Tavalero was first elected to the SUHSD board in 2008 and wants to continue for another four years in order to continue building the district’s innovative project based learning policies and the new superintendent configuration.
The SUHSD board president for the past year, Tavalero said she’d like to work on keeping programs despite the difficult budget.
She was first motivated to run for the school board because she wants the best for every student in the district.
“I just love the kids,” Tavalero said, “and I want every decision to be made with them in mind.”
Her own two children were enrolled at Weed High School when she ran for the board in 2008 and have since graduated.
Since moving to Weed from Redding 19 years ago, Tavalero has served on the Weed Recreation and Parks District board and is involved with the Weed Fire Department.
Until recently, she worked as an instructional aide at College of the Siskiyous in the Student Athlete Study Hall. She said she saw firsthand some of the challenges facing young people today.
Of the statewide propositions 30 and 38, Tavalero said, “If I thought all the money would go to the schools, I would be 110 percent in support of them. But when I read them, I see the money goes to the General Fund and then to the schools, and that makes me a little leery of them.”
Tavalero said she’s involved in the community and takes time to talk to people about issues while she’s out and about in order to accurately reflect their concerns during board discussions.
Pappas said he has a vested interest in SUHSD schools. He is the father of a Weed High School sophomore and has children in seventh and eighth grade at Butteville Elementary.
A general building contractor since 1993 and owner of four Subway restaurants (including those in Weed and Mount Shasta), Pappas is also a volunteer coach for youth soccer, Little League, Siskiyou Knights football, Siskiyou Junior Golf, and the Butteville Elementary basketball teams.
Pappas has a BA in Business Marketing from Cal Poly State University, San Luis Obispo.
Pappas said he’s a good listener and takes time to hear all sides of an issue. He’s also patient. Though he has no specific objective to accomplish if elected, Pappas said when his four year term is up, he’d like to see the district “in better shape than when I found it.”
“I have no complaints about how the district currently functions, but things can always be improved,” Pappas said. “I know the district has a vision, and I think we can expand on that.

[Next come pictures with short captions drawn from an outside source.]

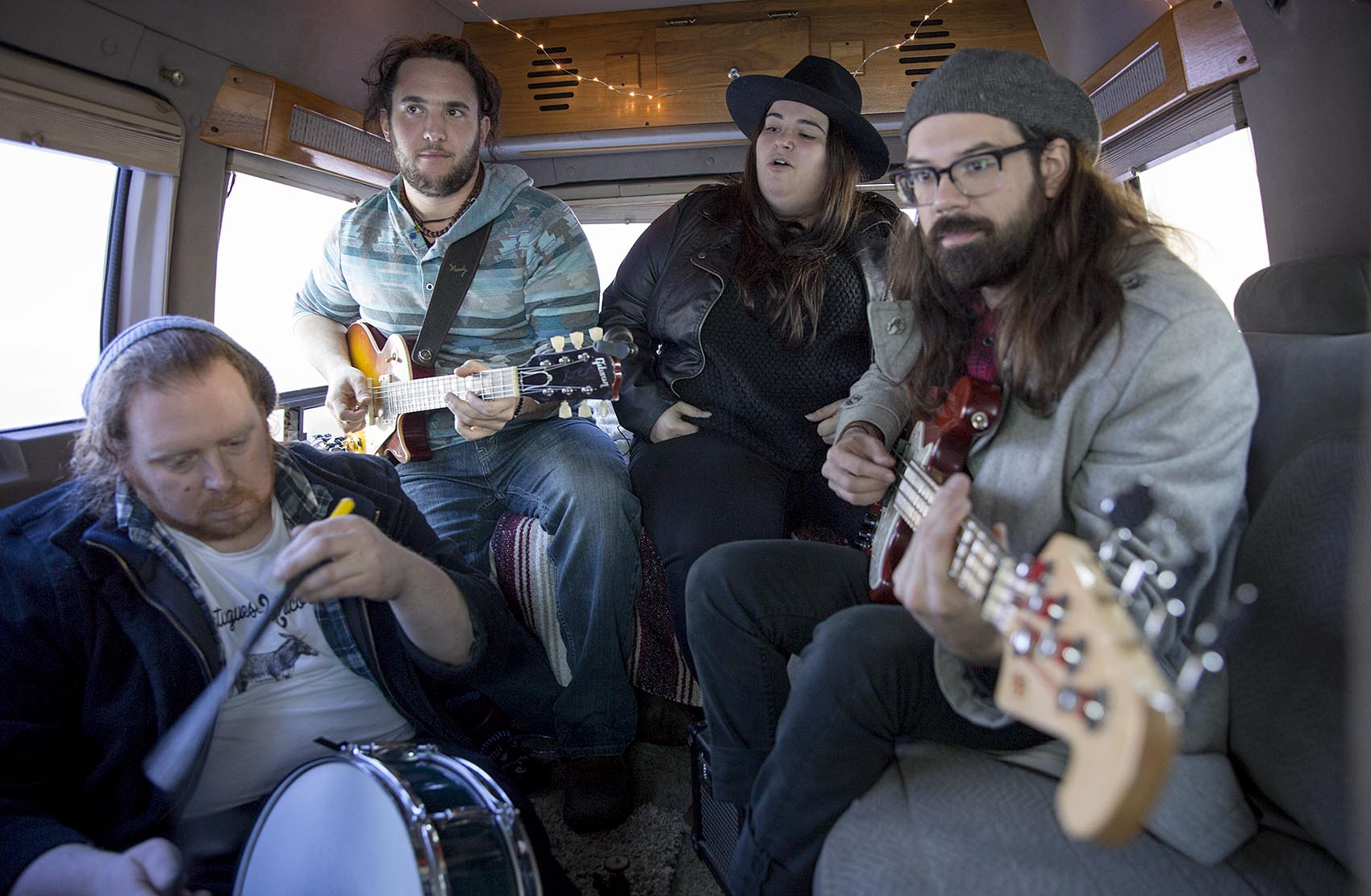 """Julie Rhodes and her band play """"Holes"""" in their tour bus. (Robin Lubbock/WBUR)"""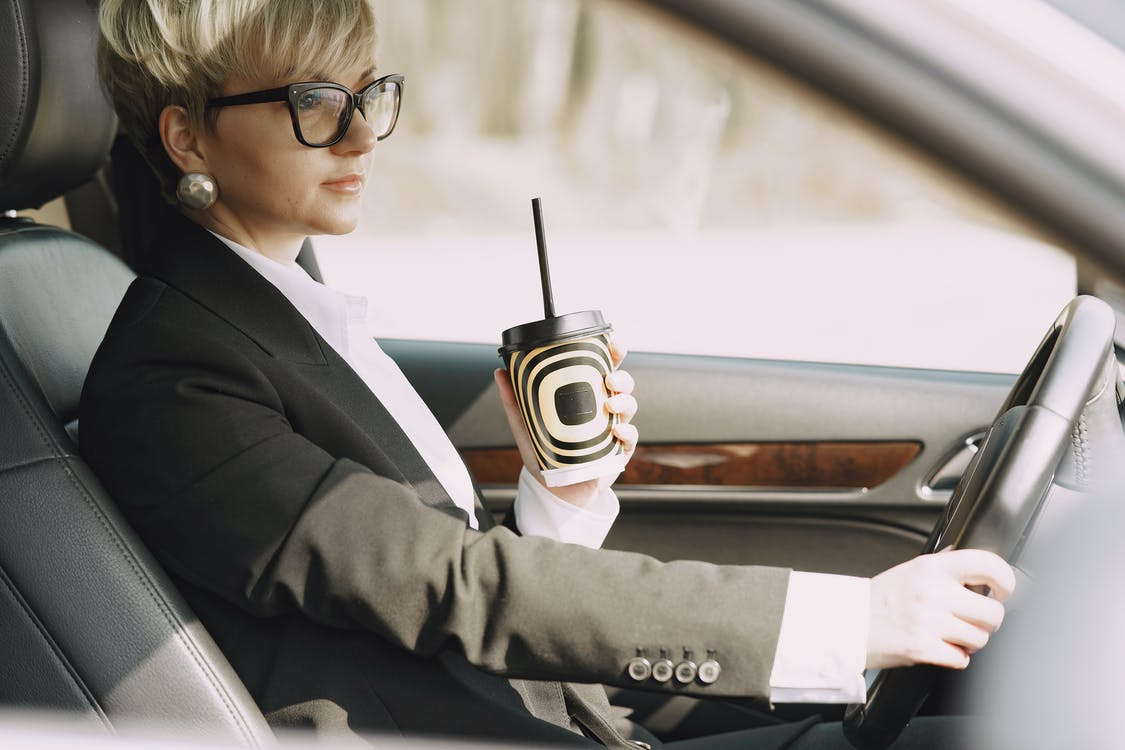 Stylish woman with takeaway coffee driving car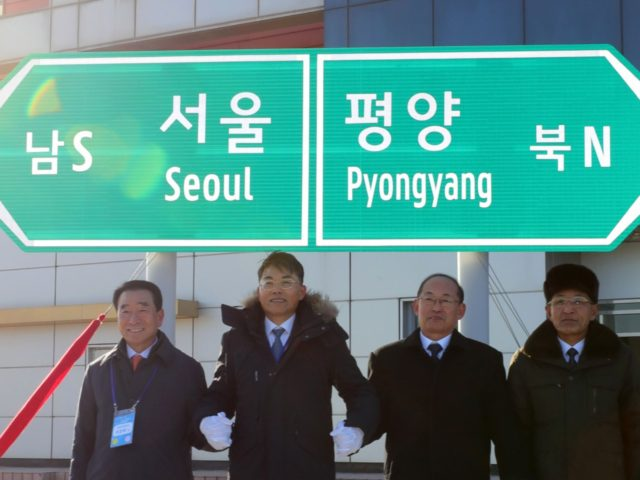 KAESONG, NORTH KOREA - DECEMBER 26: Officials from South and North Korea stand in front of a road sign during the ceremony for a project to modernize and connect roads and railways over the border between the Koreas at Panmun Station on December 26, 2018 in Kaesong, North Korea. South …
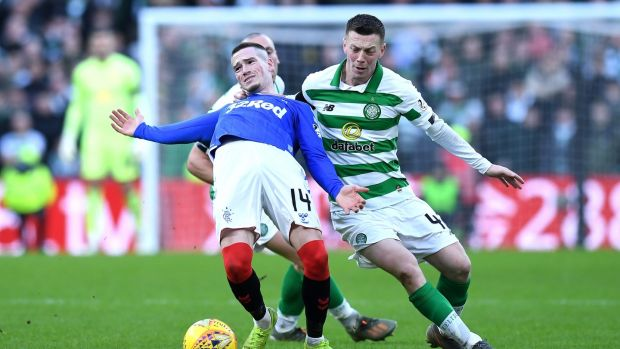 Callum McGregor tackles Ryan Kent during Caltic's defeat to Rangers. Photograph: Mark Runnacles/Getty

“Regarding propositions 30 and 38, I’m anticipating a statement from the current board regarding a support or non-support for the measures,” Pappas said. “I would hope that this statement would include details of ramifications if neither one passes... and what would the future be if they did pass. I will say, I am skeptical of Sacramento’s ability to manage the taxpayers’ money and properly fund our school system.”

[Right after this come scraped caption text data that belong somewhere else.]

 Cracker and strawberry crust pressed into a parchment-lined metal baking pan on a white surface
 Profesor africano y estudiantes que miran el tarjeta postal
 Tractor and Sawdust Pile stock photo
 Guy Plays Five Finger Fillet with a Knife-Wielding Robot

Pappas said as a father of three children quickly approaching college age, he’s “happy to see the current board concerned about creating college and career readiness for high school students.”
“I hope to continue the discussion... In 1985 the US had the most college graduates in the world. Today we rank 16th. By 2018, three-quarters of the jobs will require a post secondary education. Both trends are alarming and in order to get on the right track, I strongly feel we must focus on creating college and career readiness by maintaining a college-going culture in our schools.”